Petitioner's argument continues in that due to the violation of his Due Process rights with regard to the misconduct, the Board should not have used the misconduct to justify revoking the unexecuted grant of parole. This argument is without merit as we have found above that petitioner has no valid Due Process claim with respect to the misconduct hearing. Even if we found, however, that petitioner had a valid Due Process claim with regard to the misconduct, the parole claim would fail.

The law does not recognize a "constitutional or inherent right of a convicted person to be conditionally released before the expiration of a valid sentence." Greenholtz v. Inmates of Neb. Penal & Corr. Complex , 442 U.S. 1, 7 (1979). Thus, absent the creation of a liberty interest in parole, a state's decision to deny parole does not impinge on any procedural due process interests. See, e.g., Stephens v. Chairman of Pa. Bd. of Prob. & Parole, 173 F.App'x 963, 965 (explaining that the United States Supreme Court has held that "an expectation of release on parole is not a constitutionally protected liberty interest" quoting Jago v. Van Curen , 454 U.S. 14 (1981)).
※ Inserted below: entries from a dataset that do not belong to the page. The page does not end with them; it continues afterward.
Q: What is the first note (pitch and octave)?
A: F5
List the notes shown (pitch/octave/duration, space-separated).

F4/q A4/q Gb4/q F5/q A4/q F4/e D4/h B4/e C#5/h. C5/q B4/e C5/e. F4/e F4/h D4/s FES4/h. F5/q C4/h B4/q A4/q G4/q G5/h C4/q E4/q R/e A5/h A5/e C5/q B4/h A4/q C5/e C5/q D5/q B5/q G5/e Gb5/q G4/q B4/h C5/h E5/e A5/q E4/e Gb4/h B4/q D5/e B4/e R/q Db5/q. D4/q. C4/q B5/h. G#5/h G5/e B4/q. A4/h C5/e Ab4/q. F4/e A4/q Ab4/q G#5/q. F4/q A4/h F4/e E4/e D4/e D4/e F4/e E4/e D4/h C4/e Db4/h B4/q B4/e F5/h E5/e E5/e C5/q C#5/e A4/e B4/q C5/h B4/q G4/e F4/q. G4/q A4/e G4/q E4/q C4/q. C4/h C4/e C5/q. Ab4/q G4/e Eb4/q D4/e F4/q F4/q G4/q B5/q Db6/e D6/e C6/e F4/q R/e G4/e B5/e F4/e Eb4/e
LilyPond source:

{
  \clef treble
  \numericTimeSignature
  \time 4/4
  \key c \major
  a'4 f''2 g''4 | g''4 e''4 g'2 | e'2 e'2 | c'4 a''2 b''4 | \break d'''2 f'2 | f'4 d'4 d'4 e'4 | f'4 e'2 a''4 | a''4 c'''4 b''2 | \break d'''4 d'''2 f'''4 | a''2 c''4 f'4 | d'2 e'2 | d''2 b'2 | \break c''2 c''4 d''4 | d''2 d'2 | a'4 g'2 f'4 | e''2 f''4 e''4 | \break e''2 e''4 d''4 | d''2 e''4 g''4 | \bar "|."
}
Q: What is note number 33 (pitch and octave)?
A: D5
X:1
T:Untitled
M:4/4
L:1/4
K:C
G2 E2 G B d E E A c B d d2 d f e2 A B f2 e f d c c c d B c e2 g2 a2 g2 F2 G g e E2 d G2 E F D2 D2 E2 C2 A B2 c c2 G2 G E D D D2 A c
Both the federal and Pennsylvania state courts have held that parole is not a constitutionally protected liberty interest under Pennsylvania law. Burkett v. Love , 89 F.3d 135, 139 (3d Cir. 1996); Rogers v. Pa. Bd.of Prob. & Parole , 724 A.2d 319, 323 (Pa. 1999). Thus, petitioner cannot establish that he possesses a liberty interest in parole, and he has not demonstrated a violation of a protected constitutional right which would allow him to present a procedural due process claim. Accordingly, the Board's decision did not violate his right to procedural due process.[1] Thus, petitioner's claim is without merit and the petition for a writ of habeas corpus will be denied.

Conclusion

The instant petition for a writ of habeas corpus will be denied. Petitioner has no valid due process claim with respect to either the misconduct hearing or the parole issue. We will thus adopt the R&R and overrule the petitioner's objections. An appropriate order follows.[2]